**Excerpts of spatial question data**:

──────

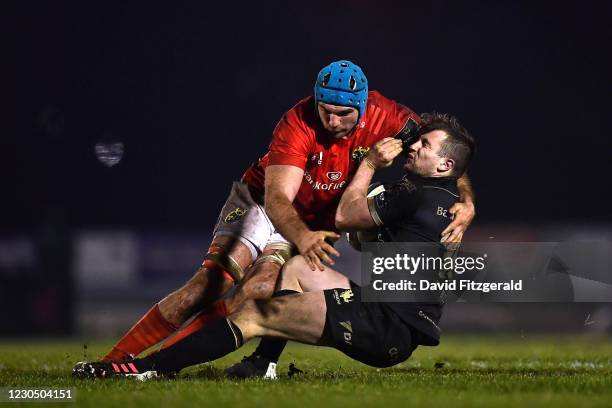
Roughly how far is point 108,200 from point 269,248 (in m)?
20.7

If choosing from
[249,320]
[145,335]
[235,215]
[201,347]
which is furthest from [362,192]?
[145,335]

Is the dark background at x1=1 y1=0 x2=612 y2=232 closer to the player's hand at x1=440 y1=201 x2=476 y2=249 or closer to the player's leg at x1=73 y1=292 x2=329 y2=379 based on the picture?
the player's hand at x1=440 y1=201 x2=476 y2=249

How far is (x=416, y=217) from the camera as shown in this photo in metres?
5.85

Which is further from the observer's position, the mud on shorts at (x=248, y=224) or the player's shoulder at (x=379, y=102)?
the mud on shorts at (x=248, y=224)

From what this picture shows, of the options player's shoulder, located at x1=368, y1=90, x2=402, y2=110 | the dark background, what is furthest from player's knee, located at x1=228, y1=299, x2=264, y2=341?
the dark background

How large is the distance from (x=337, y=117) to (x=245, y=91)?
2460 cm

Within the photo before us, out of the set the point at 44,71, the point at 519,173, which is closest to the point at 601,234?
the point at 519,173

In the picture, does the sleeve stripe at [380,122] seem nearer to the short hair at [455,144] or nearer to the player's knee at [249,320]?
the short hair at [455,144]

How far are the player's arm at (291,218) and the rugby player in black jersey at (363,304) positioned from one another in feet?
1.04

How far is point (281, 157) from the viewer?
245 inches

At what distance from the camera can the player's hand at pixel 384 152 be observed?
6.02 metres

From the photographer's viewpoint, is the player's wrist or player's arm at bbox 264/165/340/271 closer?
player's arm at bbox 264/165/340/271

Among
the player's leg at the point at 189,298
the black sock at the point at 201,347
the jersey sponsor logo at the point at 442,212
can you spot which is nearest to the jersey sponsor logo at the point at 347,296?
the black sock at the point at 201,347

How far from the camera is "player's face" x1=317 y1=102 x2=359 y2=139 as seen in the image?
632 centimetres
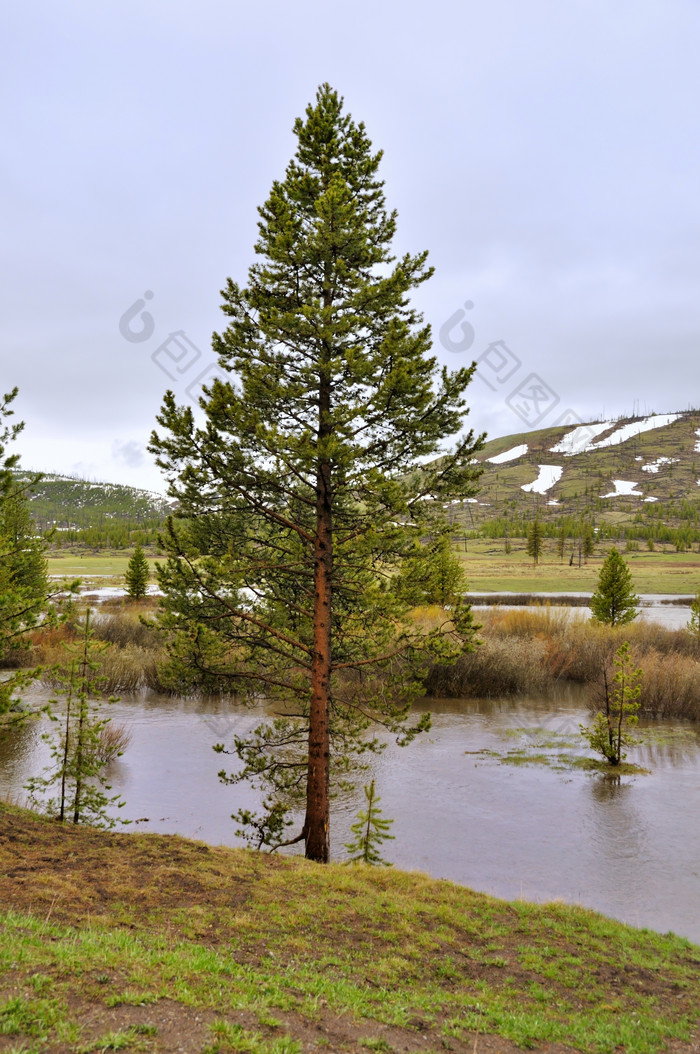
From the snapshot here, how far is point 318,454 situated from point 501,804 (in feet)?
37.1

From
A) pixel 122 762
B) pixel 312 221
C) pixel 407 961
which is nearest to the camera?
pixel 407 961

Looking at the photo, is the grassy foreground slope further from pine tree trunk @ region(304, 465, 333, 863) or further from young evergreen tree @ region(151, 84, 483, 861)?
young evergreen tree @ region(151, 84, 483, 861)

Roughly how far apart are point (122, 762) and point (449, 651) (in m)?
12.9

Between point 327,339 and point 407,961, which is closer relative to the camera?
point 407,961

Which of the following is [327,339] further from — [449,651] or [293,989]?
[293,989]

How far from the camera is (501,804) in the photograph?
16766mm

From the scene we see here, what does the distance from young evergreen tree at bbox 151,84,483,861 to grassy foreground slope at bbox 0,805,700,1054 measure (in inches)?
106

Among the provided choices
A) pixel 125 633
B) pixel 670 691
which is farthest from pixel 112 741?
pixel 670 691

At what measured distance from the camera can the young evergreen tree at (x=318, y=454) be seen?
11.3 meters

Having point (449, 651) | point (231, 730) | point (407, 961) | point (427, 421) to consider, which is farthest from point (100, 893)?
point (231, 730)

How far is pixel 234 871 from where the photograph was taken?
10086mm

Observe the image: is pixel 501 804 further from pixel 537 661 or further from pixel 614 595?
pixel 614 595

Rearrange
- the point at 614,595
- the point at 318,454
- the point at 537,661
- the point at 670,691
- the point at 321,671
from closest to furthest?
the point at 318,454 → the point at 321,671 → the point at 670,691 → the point at 537,661 → the point at 614,595

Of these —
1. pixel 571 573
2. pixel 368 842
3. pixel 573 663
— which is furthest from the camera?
pixel 571 573
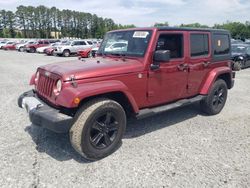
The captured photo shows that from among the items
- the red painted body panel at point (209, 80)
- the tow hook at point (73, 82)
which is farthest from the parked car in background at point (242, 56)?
the tow hook at point (73, 82)

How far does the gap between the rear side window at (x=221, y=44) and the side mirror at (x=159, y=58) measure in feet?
6.78

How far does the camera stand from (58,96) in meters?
3.51

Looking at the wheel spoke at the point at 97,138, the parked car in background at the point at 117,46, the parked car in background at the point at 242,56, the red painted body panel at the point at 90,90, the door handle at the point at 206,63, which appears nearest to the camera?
the red painted body panel at the point at 90,90

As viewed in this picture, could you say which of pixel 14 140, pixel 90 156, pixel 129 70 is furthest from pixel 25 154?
pixel 129 70

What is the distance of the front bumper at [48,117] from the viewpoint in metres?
3.41

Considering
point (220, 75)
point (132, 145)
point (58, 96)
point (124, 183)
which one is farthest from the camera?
point (220, 75)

──────

**Directions**: Look above for the line that holds "How far does the camera", then copy it and each line after it exactly, through the last line of the data.

**Task output**:
How far does the camera stand from (58,96) in meters?
3.51

Looking at the wheel spoke at the point at 97,138, the parked car in background at the point at 117,46, the parked car in background at the point at 242,56, the red painted body panel at the point at 90,90, the door handle at the point at 206,63, which appears nearest to the camera?
the red painted body panel at the point at 90,90

As viewed in this picture, could you say which of pixel 14 140, pixel 90 156, pixel 129 70 is furthest from pixel 25 154?
pixel 129 70

What is the distance of the front bumper at [48,117] from the viewpoint in metres?
3.41

Considering
point (220, 75)
point (132, 145)
point (58, 96)
point (124, 183)
which one is farthest from the camera?
point (220, 75)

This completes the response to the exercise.